[Input for this task — start]

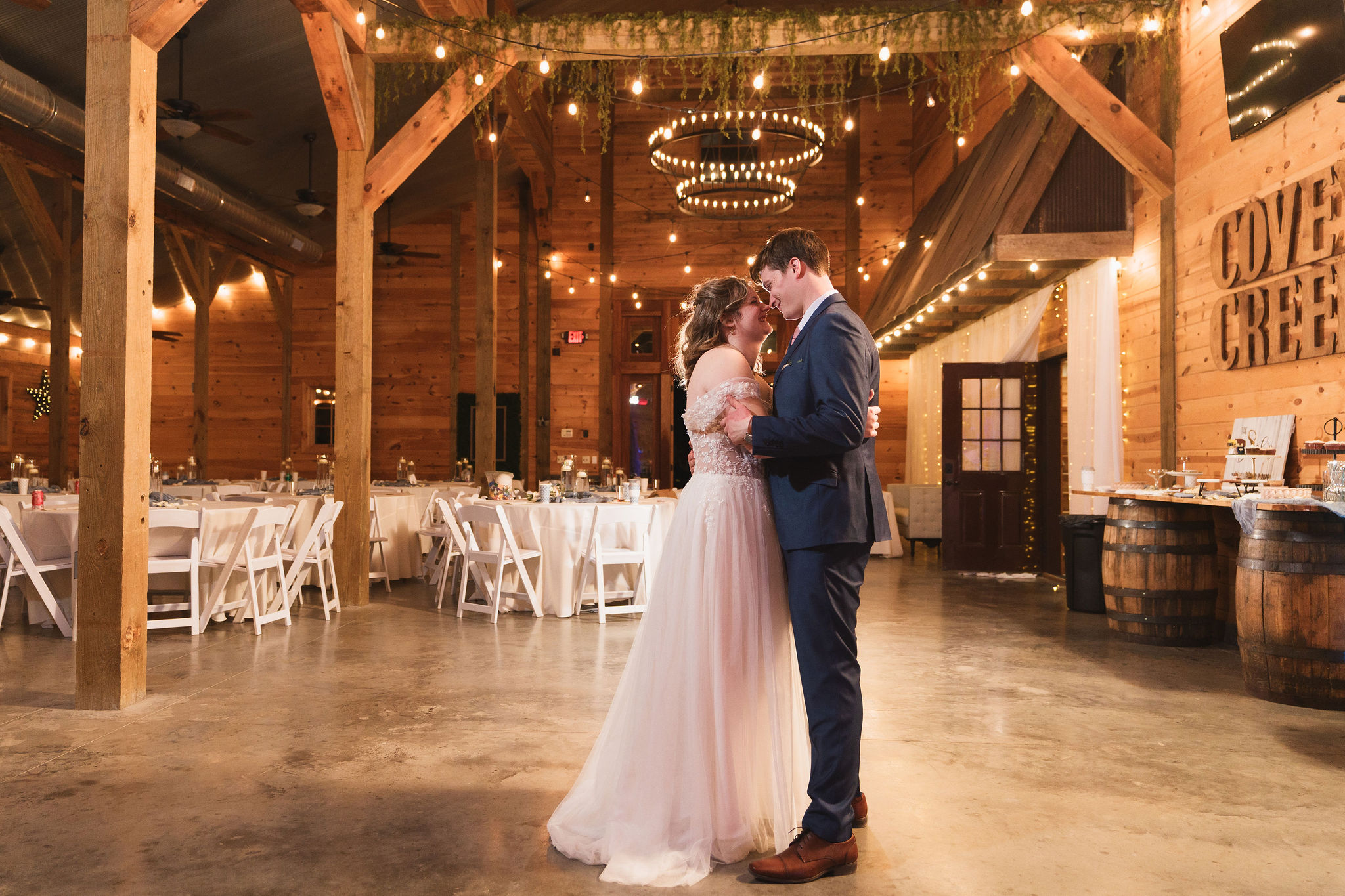 Ana & Carter wedding at Covey Creek — photo 24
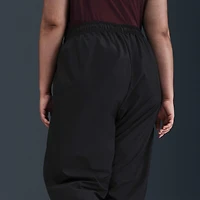 Nike Sportswear Classic Wovens Women's UV Protection Mid-Rise Loose Joggers (Plus Size)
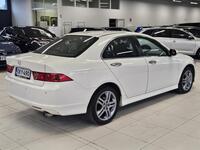 Honda Accord vaihtoauto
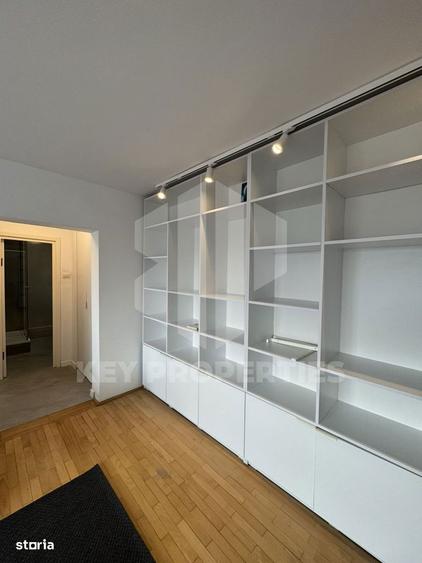 Apartament cu 3 camere, mobilat în Tineretului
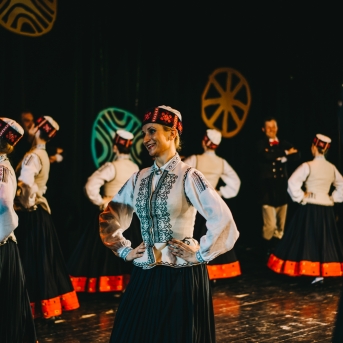 Dancim 70 Liepājā - Foto Jurģis Rikveilis un Anna Zvejniece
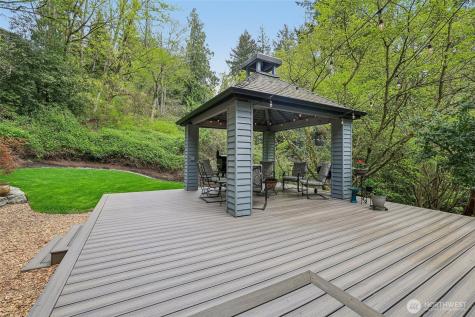 15004 61st Place NE Kenmore WA 98028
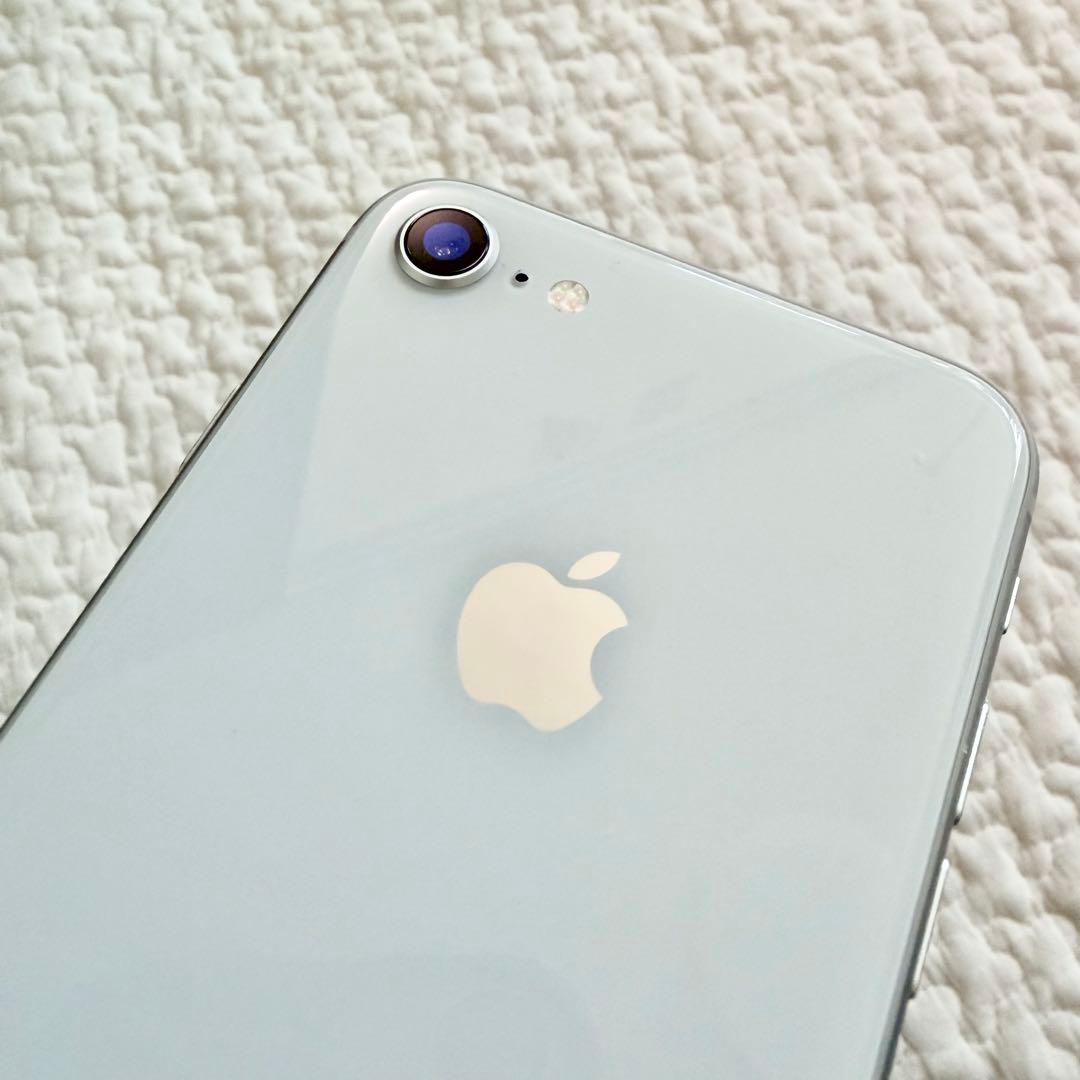iPhone8 64GB シルバー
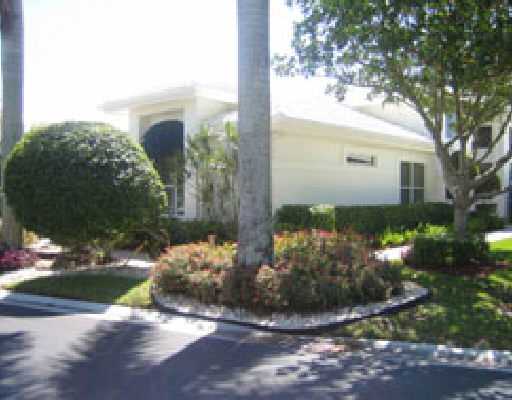 17121 Huntington Park Way Boca Raton, FL 33496 - Photo 1 of 6 Primary Photo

[Input for this task — finish]

» **Task prompt**
Copy the text of every entry above word for word, leaving the pictures out.

» **Reply**
 Ana & Carter wedding at Covey Creek — photo 24
 Nike Sportswear Classic Wovens Women's UV Protection Mid-Rise Loose Joggers (Plus Size)
 Honda Accord vaihtoauto
 Apartament cu 3 camere, mobilat în Tineretului
 Dancim 70 Liepājā - Foto Jurģis Rikveilis un Anna Zvejniece
 15004 61st Place NE Kenmore WA 98028
iPhone8 64GB シルバー
 17121 Huntington Park Way Boca Raton, FL 33496 - Photo 1 of 6 Primary Photo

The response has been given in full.